Another suggests that the safest emulators are for consoles so old or emulated at so high a level, they don’t even require users to bring a copyrighted BIOS. Sony PSP emulator PPSSPP, for example, can help defend itself by saying it emulates everything, including a BIOS and operating system, using its own code.

But the longer I talk to them, the clearer it becomes that the emulator faithful have been slightly shaken by the collapse of Yuzu. None seem completely convinced that Yuzu was doing it wrong.

First rule of emulator club: you do not talk about piracy

“The Yuzu Discord was really careful about not mentioning piracy — they even scanned the logs from bug reports to check whether the people are using self-made copies of games,” one fork contributor tells me.

“They had a metaphorical gun to their heads,” says another, calling bullshit on Yuzu’s admission that it was “primarily designed to circumvent and play Nintendo Switch games” and thus broke the law.

None of the developers I spoke to have a tremendous amount to lose. It’s not their livelihoods at stake, and they don’t have extra mouths to feed. But they’re still relying on the good graces of companies like Nintendo.

The big companies do sometimes profit from letting emulation run its course. You can download classic games for the Nintendo Switch and PlayStation 5 today because of emulators.
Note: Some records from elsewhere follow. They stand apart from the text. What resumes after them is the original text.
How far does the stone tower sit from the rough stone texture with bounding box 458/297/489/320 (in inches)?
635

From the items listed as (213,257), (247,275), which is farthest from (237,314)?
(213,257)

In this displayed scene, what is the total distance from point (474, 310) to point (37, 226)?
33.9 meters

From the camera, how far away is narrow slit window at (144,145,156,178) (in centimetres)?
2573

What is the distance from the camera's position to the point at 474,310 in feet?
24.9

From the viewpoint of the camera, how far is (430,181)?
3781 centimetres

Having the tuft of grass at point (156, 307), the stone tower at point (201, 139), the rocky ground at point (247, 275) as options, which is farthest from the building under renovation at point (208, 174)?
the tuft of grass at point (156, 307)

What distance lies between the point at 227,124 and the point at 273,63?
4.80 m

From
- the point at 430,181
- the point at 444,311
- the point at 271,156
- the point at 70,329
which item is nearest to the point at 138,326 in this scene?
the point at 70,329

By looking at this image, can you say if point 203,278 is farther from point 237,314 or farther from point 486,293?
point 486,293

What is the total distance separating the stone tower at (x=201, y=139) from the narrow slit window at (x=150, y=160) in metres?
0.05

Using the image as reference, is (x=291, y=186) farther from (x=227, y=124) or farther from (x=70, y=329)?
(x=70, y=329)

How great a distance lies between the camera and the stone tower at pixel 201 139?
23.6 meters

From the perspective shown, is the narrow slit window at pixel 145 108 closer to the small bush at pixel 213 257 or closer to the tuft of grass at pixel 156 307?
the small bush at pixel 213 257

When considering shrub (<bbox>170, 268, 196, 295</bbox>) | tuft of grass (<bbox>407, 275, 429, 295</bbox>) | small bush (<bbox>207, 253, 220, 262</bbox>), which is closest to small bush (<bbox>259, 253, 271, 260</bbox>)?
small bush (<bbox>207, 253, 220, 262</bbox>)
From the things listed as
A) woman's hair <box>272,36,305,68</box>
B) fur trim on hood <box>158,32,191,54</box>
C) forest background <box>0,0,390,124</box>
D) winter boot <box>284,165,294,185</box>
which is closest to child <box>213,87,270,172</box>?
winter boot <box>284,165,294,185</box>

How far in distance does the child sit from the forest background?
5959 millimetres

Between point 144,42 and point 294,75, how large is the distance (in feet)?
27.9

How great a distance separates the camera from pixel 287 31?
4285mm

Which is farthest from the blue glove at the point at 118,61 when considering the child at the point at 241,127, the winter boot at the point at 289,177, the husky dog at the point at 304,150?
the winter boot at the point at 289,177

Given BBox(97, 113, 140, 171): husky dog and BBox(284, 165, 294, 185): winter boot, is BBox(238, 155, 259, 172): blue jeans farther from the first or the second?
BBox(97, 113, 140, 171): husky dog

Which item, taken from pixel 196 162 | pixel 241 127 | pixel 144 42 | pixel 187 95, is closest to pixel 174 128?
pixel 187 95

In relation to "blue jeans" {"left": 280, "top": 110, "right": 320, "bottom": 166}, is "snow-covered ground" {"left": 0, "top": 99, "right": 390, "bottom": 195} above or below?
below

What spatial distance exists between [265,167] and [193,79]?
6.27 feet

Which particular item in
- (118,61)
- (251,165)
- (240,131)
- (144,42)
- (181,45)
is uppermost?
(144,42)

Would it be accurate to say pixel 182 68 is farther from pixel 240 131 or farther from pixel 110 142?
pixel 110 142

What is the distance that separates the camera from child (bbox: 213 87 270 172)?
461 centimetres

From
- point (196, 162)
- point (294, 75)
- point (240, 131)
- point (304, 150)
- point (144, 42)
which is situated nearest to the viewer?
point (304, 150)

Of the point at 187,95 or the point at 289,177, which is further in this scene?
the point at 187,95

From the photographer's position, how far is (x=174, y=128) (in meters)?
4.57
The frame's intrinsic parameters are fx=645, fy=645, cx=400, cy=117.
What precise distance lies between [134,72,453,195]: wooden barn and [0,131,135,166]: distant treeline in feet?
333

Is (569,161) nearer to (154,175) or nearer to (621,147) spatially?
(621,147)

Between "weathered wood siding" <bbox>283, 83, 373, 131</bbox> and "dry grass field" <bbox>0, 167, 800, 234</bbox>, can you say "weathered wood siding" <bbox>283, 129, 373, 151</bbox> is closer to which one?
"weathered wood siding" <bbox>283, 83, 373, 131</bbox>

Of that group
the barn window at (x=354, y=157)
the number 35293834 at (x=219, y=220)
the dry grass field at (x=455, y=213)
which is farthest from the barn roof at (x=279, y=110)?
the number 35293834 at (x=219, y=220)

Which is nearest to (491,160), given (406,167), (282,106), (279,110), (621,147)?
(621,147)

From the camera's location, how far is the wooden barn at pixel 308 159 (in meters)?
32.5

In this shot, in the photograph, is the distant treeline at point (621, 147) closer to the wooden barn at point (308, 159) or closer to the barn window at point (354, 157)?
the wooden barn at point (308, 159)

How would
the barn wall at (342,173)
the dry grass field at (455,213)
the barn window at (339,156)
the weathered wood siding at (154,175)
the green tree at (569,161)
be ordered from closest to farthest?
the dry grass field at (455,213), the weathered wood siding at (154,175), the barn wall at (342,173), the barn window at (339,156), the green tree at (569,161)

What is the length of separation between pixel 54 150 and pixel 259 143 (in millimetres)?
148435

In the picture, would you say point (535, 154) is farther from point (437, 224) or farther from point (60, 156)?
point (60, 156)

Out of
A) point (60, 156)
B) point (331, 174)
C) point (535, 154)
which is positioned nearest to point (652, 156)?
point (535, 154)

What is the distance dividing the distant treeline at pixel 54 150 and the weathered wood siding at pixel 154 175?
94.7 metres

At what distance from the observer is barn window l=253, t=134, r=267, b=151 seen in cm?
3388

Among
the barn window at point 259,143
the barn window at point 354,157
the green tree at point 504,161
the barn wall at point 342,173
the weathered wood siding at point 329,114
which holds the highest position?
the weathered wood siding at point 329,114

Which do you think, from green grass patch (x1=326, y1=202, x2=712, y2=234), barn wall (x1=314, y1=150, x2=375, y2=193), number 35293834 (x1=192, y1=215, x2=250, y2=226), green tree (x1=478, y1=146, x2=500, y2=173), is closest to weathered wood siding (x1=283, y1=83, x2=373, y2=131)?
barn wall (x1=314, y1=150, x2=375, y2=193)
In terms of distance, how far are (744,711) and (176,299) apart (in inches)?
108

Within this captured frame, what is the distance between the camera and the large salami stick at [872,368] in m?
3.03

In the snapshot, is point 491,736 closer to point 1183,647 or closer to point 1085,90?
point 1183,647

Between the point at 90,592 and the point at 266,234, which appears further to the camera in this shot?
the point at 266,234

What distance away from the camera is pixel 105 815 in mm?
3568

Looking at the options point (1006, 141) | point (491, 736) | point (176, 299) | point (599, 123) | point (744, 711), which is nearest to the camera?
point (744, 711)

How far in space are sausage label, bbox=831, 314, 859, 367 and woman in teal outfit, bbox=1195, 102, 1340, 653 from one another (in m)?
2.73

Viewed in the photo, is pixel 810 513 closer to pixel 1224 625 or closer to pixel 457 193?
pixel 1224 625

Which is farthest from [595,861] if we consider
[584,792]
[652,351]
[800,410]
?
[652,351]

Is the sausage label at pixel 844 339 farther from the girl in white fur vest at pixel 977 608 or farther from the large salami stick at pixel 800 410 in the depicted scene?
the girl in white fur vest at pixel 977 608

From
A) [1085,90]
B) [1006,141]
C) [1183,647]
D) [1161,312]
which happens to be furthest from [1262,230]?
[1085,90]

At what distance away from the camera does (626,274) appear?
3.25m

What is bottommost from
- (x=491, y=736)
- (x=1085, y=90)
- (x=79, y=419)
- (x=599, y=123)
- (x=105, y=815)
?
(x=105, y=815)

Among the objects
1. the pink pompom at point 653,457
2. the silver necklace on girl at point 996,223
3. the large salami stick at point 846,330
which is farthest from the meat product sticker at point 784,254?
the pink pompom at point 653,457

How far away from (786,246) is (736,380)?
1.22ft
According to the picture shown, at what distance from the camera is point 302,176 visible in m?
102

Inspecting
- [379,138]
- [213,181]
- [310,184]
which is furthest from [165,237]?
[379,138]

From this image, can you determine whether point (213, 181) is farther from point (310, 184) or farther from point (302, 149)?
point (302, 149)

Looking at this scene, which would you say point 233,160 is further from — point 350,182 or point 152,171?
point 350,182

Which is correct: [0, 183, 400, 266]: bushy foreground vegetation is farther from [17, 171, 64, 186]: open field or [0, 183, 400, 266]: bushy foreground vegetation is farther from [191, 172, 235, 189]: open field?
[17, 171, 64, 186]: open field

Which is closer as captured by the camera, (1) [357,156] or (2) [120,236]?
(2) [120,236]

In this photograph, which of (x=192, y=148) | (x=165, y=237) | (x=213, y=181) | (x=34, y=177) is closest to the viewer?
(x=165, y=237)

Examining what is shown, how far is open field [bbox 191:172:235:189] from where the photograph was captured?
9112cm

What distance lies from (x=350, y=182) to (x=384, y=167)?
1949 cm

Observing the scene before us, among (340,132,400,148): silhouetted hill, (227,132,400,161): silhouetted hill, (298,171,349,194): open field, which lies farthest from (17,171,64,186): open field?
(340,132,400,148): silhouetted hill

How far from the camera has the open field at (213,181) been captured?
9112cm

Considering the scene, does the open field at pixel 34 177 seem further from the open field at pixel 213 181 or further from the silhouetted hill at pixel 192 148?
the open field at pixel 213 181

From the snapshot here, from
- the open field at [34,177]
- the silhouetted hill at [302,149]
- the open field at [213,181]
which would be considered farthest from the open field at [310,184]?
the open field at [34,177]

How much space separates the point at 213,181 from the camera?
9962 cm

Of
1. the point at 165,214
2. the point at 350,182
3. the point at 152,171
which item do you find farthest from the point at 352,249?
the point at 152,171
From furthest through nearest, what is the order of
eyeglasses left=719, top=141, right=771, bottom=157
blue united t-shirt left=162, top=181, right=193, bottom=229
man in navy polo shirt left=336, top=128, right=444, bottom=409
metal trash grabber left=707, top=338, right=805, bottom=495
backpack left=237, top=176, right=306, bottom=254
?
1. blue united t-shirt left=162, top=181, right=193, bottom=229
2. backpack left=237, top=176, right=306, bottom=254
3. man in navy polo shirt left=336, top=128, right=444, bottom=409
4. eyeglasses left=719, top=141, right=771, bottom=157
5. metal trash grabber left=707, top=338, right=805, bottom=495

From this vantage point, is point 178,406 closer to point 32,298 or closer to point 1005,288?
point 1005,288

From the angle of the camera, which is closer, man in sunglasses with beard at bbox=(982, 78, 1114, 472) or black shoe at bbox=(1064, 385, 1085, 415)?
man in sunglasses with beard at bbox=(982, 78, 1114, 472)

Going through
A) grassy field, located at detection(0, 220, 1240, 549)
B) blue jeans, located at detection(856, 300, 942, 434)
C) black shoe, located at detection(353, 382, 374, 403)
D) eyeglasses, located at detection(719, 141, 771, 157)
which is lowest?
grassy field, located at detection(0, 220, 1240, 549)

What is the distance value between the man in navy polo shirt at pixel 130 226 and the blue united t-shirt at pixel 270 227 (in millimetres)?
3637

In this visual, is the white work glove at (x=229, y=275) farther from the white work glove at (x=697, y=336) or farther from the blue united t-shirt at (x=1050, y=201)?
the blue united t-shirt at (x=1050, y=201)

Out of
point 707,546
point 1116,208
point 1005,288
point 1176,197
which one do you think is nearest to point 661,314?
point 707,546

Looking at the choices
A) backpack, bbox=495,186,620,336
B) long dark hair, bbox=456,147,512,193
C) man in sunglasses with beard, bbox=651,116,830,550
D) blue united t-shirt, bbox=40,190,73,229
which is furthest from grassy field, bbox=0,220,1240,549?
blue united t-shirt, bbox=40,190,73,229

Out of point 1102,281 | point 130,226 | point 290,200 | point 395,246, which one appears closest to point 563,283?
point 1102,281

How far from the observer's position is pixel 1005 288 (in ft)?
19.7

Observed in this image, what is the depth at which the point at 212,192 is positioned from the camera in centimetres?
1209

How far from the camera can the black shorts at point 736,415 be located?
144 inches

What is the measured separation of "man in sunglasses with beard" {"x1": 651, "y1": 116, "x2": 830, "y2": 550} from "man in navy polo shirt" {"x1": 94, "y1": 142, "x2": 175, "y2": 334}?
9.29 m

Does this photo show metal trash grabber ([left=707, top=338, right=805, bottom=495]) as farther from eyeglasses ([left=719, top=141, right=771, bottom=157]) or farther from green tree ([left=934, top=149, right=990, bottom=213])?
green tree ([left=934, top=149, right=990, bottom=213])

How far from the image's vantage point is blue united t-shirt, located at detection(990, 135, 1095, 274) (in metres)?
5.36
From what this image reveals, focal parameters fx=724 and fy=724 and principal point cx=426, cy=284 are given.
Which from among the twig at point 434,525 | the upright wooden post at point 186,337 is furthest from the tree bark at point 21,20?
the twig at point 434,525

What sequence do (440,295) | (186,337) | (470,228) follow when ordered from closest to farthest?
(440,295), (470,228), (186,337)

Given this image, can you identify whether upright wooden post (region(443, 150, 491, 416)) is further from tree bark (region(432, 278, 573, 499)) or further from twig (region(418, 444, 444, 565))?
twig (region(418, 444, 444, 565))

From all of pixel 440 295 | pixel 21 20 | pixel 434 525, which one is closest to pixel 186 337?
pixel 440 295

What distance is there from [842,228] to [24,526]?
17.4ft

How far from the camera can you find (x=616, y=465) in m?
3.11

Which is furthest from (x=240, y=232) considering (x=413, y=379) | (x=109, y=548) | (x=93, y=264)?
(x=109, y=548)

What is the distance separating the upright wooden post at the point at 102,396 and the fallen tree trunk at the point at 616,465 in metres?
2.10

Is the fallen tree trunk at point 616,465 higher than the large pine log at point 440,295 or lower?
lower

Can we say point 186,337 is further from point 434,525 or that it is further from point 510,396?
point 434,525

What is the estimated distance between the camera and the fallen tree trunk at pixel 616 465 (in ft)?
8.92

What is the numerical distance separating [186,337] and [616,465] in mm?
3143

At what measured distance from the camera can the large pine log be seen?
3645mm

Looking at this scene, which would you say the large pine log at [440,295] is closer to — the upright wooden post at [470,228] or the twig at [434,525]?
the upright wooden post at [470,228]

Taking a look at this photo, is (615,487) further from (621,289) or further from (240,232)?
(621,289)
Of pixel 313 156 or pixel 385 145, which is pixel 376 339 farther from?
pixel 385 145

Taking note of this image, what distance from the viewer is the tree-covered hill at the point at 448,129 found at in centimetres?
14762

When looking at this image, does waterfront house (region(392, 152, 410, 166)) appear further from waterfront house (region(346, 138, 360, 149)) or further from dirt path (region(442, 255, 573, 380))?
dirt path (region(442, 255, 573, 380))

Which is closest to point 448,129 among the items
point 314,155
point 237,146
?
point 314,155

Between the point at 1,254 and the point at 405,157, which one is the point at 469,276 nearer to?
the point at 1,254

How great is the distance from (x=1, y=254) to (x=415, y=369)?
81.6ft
Nintendo is said to have hired from the scene for its own in-house emulation team, and Sony definitely did, hiring at least one developer of the PlayStation 2 emulator PCSX2 to bring PS2 games to PS4.

Today, his company, Implicit Conversions, works with Sony to put PS1 and PSP games on PS5, with downloadable Sony games like Twisted Metal and Syphon Filter quietly powered by emulation. It’s one reason to be optimistic: maybe Nintendo will see at least some benefit in leaving the rest of the scene alone.